Ron,
There were lots of logical steps missing in those last few lines of your article, and a few missing observations.
What future demand has the Fed pulled in with its low interest rates? Very little, that's why the US economy is still anemic.
To observe what happens when programs never end we could look to Japan. They don't seem to have rising inflation.
You seem to have a problem with debt, as if it's morally wrong.
If there is a backlog of infrastructure that needs repairing, idle hands to do the work, a lack of confidence in the private sector to employ that labour, then why shouldn't the government hire the labour and repair the infrastructure? Apart from its self imposed laws there is no reason why the government just couldn't spend the money by directly crediting banks' reserves in the Fed system. Observation has shown that over the last few years an increase in the Fed balance sheet does not raise inflation. Government should stop when inflation becomes a problem.

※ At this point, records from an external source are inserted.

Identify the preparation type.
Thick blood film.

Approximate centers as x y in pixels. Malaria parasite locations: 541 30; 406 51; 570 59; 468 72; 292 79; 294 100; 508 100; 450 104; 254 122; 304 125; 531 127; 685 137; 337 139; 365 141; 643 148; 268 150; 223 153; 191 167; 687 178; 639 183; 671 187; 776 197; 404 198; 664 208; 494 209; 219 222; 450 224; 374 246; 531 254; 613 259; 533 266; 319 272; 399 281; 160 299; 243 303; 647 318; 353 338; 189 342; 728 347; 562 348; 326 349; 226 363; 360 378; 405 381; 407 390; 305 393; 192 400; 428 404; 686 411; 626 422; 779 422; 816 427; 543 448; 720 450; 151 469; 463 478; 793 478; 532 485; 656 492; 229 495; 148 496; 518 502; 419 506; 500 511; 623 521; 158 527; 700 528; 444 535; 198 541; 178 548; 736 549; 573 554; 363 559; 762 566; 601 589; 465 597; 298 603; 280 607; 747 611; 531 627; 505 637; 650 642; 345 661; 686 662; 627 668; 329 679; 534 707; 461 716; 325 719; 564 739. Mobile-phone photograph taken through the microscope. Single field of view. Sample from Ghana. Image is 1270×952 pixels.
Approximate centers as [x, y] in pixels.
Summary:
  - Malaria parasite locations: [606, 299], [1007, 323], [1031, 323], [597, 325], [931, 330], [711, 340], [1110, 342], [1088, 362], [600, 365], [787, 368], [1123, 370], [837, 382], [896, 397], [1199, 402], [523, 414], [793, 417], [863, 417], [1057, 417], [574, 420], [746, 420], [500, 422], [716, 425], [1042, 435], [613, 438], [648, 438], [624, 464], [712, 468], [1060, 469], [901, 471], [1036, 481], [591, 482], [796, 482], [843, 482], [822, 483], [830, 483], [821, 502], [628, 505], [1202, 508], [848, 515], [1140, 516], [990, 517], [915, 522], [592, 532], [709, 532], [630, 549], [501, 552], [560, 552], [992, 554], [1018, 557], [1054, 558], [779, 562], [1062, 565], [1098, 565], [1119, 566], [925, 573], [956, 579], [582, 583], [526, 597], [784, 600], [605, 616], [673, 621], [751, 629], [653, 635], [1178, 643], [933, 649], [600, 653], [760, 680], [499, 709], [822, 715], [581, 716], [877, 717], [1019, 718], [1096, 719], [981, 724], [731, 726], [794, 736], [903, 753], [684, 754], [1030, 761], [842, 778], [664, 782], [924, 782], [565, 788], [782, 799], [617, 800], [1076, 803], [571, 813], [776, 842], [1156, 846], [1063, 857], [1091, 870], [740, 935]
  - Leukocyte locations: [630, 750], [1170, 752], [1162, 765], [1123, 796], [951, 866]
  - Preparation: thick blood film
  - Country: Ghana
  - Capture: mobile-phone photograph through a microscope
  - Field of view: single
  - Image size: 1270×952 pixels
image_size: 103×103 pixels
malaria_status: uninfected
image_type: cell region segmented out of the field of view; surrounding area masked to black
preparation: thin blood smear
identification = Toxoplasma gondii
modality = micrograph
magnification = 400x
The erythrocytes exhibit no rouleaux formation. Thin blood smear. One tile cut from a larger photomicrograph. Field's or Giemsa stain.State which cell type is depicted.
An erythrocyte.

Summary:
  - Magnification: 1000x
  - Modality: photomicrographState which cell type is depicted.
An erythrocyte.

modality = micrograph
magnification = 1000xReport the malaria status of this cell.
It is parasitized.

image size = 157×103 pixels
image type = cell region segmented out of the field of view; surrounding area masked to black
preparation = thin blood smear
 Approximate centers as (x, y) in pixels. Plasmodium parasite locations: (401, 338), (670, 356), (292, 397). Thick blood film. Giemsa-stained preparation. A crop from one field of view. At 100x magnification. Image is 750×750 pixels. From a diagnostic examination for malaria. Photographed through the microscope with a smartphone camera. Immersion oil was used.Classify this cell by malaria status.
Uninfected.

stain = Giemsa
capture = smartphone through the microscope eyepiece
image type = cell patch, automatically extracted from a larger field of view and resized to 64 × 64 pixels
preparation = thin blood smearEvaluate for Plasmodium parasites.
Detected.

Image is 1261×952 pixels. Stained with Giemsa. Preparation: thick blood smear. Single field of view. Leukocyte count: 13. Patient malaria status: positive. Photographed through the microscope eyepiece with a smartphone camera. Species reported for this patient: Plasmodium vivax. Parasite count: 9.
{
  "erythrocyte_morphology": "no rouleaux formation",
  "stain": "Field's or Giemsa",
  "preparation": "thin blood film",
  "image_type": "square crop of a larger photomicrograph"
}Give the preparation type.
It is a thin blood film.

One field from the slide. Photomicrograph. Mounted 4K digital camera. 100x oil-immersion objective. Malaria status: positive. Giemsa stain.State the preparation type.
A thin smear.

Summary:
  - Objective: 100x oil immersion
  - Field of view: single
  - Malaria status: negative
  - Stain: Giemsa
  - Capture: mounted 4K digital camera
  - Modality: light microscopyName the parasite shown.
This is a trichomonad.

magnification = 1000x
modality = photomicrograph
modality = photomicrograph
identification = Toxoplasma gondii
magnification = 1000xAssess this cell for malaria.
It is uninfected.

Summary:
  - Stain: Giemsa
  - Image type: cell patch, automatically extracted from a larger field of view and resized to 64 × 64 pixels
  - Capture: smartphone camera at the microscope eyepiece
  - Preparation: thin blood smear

Lack of aggregate demand is the problem, not debt. If debt was the problem then why are US, UK, Japanese etc interest rates at historically low levels? The only high interest rates are in the Eurozone, where the problem is fundamentally that Germany and France do not wish to recapitalise their banks. These banks' loans were to entities that can't pay and so should default. German and French governments are imposing the pain on the borrowers instead of on the regulators and executives of the banks that ran up all the bad loans. That's a political problem, not an economic one.